El periodista Abel González fue el elegido por la empresa para tal función, y siguiendo los parámetros internacionales que rigen la actividad de los “defensores” se estableció que su contrato duraría un año y sería renovable, a la vez que se advertía que no podría “ser relevado de su cargo como consecuencia de sus críticas”.6

Con este marco quedaban establecidos en el diario Perfil dos espacios de y para los lectores: por un lado la típica sección “Correo”, que se publicaba todos los días en la página 2 (destinado a las opiniones, críticas, ideas y propuestas de los lectores) y por el otro la columna de González, que aparecía los sábados y domingos siempre en la página 4 –dentro de la sección Ideas–.

2.3. El ombudsman: entre anécdotas, críticas y errores

Que las normas del Código de Ética de Perfil no fueran una “simple enumeración retórica” fue planteado por el ombudsman González –en el primer artículo que publicó el 9 de mayo de 1998– como el pilar fundamental de su gestión, y en el respeto y defensa de esos principios no sólo pretendió comprometerse él, sino que involucraba a “las fuentes, los generadores de noticias y especialmente a los lectores”.

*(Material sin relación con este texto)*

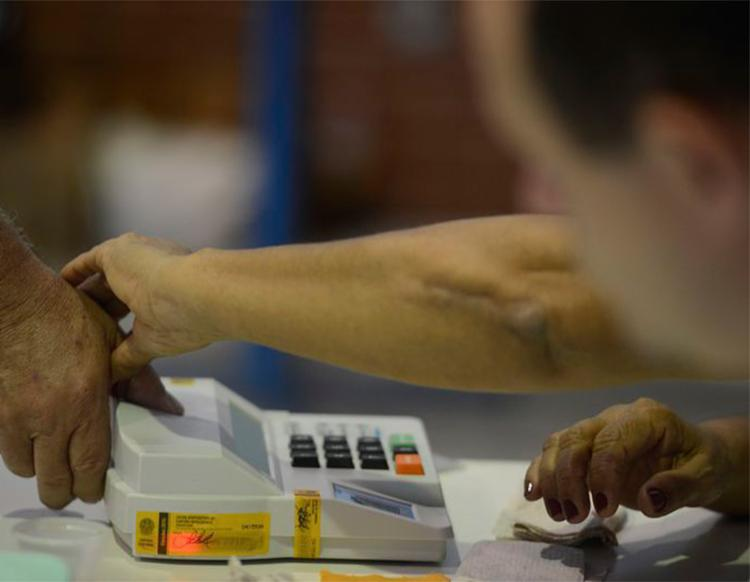 Os ministros entenderam que a regra que condicionou a perda do mandato ao trânsito em julgado do processo é inconstitucional - Foto: Tânia Rêgo l Agência Brasil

Si se analizan las columnas de González, todas parecen presentar la misma estructura: una anécdota o hecho histórico era vinculado con una carta del lector y a partir de allí se disparaba la reflexión; se daba la voz a la réplica o la aceptación del error por parte de la redacción, y finalmente el ombudsman –en la mayoría de los casos– tomaba partido por una u otra de las partes en conflicto.

En cada columna se hacía referencia a dos o tres mensajes de los lectores, los cuales eran identificados con nombre, apellido, profesión y lugar de residencia. En cuanto a la temática, se optaba por agrupar reclamos o sugerencias similares como para dotar de coherencia a la reflexión. A nivel visual, el espacio del defensor se presentaba siempre ilustrado en su interior con una foto del personaje o hecho noticioso aludido.

En tanto, los canales de comunicación ofrecidos por el diario para contactarse con el ombudsman eran resumidos al final de la columna: dirección de correo electrónico, teléfono y fax, y la mención del día de la semana y la hora en la cual González atendía personalmente la línea.

Dado este marco sobre la estructura y organización de la columna, es momento de preguntarse: ¿qué es lo que reclaman los lectores a su diario cuando se les ofrece un espacio específico de defensa de sus derechos?, y ¿cómo reaccionan el ombudsman, el medio y sus profesionales ante la marcación de los errores?. Finalmente, nos proponemos pensar si el derecho al disenso y la posibilidad de crítica interna y externa que presentó Perfil no fue una causa más –que sumada a la escasez de ventas de ejemplares– llevó al cierre de este medio y con él al fin de la primera experiencia en el periodismo diario argentino de la figura del ombudsman.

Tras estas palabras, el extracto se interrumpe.